Problem: Pick out every line in the records below that contains the word "reading".

Region annotation entries:
----

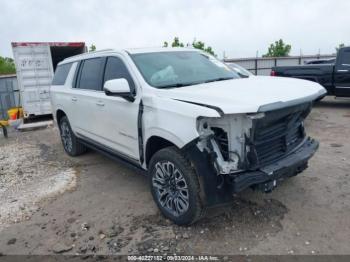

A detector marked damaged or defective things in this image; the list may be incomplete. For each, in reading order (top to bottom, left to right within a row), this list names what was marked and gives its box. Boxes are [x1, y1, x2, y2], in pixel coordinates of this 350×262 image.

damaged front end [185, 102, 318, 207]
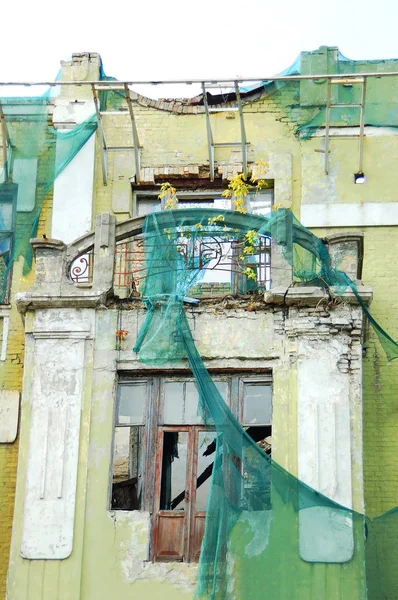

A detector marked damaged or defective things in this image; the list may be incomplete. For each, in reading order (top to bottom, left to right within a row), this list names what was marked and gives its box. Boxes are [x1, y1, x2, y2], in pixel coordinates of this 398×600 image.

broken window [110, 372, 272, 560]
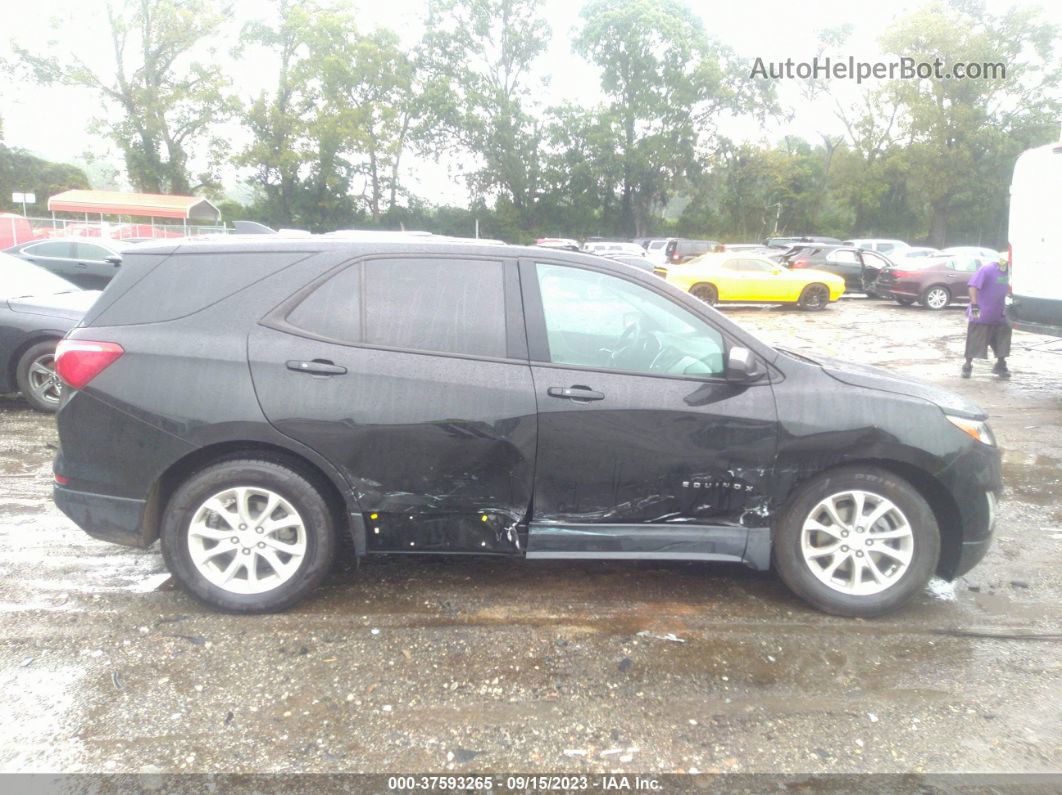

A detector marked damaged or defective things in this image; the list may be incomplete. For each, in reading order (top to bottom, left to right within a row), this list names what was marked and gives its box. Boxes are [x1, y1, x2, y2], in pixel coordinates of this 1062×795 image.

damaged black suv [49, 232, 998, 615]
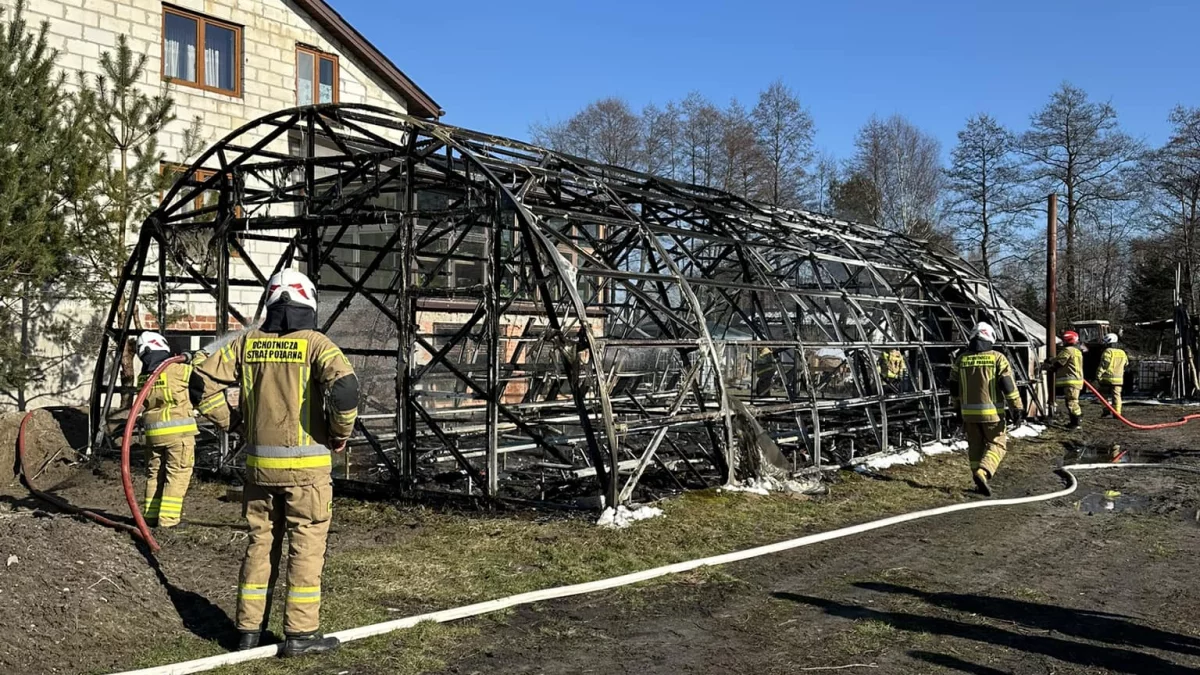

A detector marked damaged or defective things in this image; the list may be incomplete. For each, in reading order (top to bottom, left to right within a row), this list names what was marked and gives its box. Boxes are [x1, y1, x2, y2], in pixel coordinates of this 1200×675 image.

----

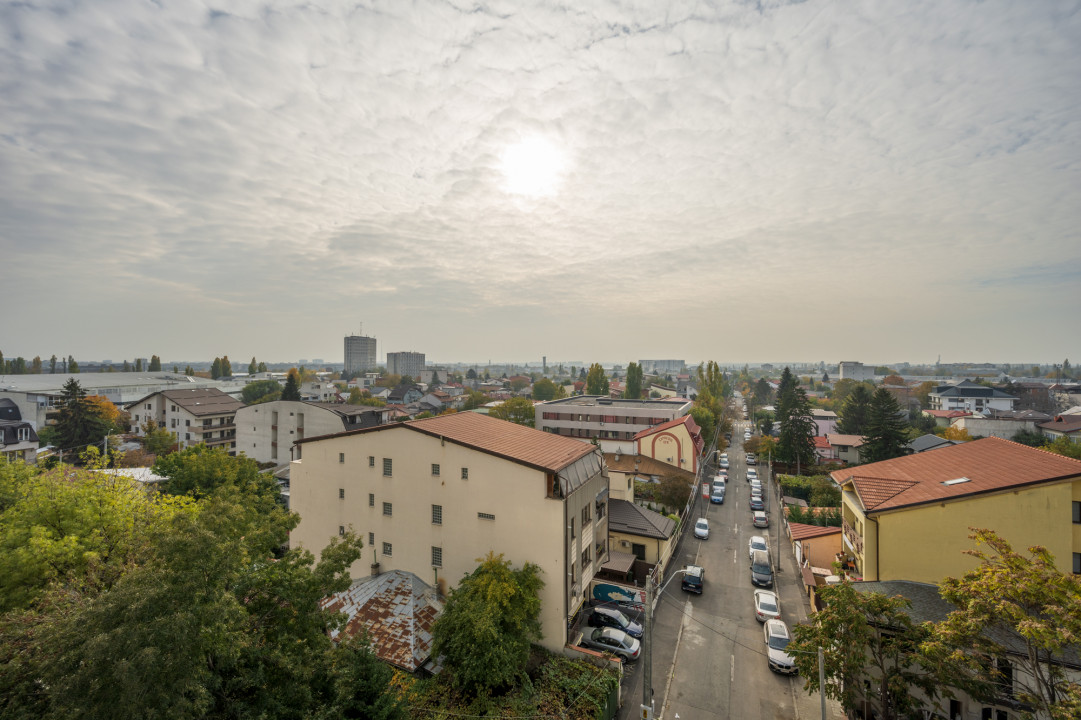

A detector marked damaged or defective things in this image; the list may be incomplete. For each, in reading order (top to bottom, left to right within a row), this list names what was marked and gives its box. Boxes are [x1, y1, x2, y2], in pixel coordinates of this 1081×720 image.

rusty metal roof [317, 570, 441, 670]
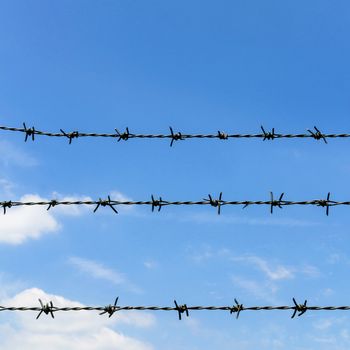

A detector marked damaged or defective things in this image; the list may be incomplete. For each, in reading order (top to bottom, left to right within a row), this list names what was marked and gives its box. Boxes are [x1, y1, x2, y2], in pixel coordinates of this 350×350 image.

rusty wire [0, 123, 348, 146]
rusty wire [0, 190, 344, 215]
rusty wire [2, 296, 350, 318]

----

Solved problem:
A detector marked damaged or defective things in this image; the list may be incomplete. For each, in reading order (top to bottom, left to right within a row), this list names what was marked and gives its box. Boxes are [x1, y1, x2, y2], in pixel coordinates of this 350×262 image.
A detector marked damaged or defective things in this image; the list may be incomplete. For each, in reading order (top to bottom, left to right within a row), this list names what was marked and gives its box. Boxes are [x1, y1, x2, y2], in pixel coordinates of this 398×600 image.
A detector marked damaged or defective things in this image; the list may be incomplete. For each, in reading order (top to bottom, left to right within a row), this list names what was marked and gives its box. Boxes are [x1, y1, x2, y2], in pixel coordinates of this 1062×795 image.
A detector marked damaged or defective things in this image; the list may be incomplete. For each, in reading order (top to bottom, left to right within a row), this list names what was marked and gives its box. Boxes are [x1, y1, x2, y2], in pixel coordinates of this 1200×675 image.
A detector marked damaged or defective things in this image; the list may be incomplete. For each, in reading order (top to bottom, left to right within a row), this list names what was marked and gives its box. Boxes are [x1, y1, x2, y2], in pixel coordinates of this 1081×720 image.
A detector marked damaged or defective things in this image; the list may be incomplete. For each, in reading order (top to bottom, left to right within a row), this list names what was marked and gives its box. Boxes are [x1, y1, x2, y2], in pixel coordinates of this 350×350 image.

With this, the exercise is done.